I’m not sure why. I was out at a wine tasting last night and didn’t get home until after midnight. There is no reason I should be suddenly conscious and chipper at this unholy hour, fit only for small birds and airlines.

Ben was baffled by this unnatural behavior and eyed me askance from the bed until I got dressed and it became obvious that yes, I really WAS getting up. Then he shrugged and went to stand by the food bowl and mowl every three seconds, just in case I forgot he existed somewhere in the stage between getting the can of cat food out of the fridge and dumping it in the bowl. After dining, he got up on my desk and laid down next to the monitor, probably out of a desire for more sleep somewhere in my presence. (I love Ben.)

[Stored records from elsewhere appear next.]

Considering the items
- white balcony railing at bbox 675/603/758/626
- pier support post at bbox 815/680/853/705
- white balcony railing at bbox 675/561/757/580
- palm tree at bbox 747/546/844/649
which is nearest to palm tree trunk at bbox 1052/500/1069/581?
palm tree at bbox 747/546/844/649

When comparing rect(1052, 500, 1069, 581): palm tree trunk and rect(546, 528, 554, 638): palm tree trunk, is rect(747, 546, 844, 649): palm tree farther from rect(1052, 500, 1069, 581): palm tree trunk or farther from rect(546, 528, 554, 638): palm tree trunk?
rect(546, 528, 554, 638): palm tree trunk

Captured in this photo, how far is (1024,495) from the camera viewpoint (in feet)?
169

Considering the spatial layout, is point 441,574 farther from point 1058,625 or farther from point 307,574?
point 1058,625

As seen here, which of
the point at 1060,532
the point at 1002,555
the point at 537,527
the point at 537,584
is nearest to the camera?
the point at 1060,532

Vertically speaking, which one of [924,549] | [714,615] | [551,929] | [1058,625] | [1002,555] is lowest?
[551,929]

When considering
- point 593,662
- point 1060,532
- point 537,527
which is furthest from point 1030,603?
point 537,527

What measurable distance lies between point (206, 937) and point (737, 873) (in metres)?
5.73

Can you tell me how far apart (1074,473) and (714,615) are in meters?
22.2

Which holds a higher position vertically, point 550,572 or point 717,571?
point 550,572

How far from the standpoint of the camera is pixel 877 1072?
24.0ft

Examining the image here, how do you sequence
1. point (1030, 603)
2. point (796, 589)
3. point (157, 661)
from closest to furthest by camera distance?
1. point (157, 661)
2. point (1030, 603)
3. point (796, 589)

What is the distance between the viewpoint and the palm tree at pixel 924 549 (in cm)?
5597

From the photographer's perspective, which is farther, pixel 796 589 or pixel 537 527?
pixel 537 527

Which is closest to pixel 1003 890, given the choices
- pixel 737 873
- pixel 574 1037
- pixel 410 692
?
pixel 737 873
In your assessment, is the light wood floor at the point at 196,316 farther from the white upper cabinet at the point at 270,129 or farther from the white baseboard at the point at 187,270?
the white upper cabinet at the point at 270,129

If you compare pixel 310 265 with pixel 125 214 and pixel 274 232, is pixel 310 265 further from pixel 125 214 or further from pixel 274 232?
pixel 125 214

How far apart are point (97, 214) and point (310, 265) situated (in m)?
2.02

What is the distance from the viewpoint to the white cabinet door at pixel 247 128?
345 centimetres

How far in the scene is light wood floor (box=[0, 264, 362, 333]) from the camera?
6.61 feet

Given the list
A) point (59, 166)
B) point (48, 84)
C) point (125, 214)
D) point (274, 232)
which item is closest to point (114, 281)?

The downy woodpecker and juncos are unbothered by a human observer at this hour. Whether Adam and Steve have an opinion about the aquarium lights being turned on this early is hard to determine, since they’re fish.

I had a dream last night where I was a boy wizard, although one less like Harry Potter would be hard to imagine, as I appeared to be a prince and all of my magic power derived from my…god help me…invisible walrus familiar.  It dragged out in the usual cinematic Effexor fashion, featuring dynastic family drama, Loch Ness, betrayal, intrigue, a castle siege, and at the triumphant moment, the return of King Arthur, who was thirty feet tall for some odd reason, the sudden visibility of my familiar (“See, Dad, I TOLD YOU I wasn’t crazy!”) and a battle with an evil witch, which devolved into a game of War with not-quite-tarot cards, which I won by playing the card “There Was A Walrus,” which summoned up some kind of commando attack walrus, which had four tusks and giant steel claws strapped to its flippers, who proceeded to kick witch butt.

On second thought, maybe it’s no wonder that I wasn’t getting to sleep after THAT. I mean, really, what’s left?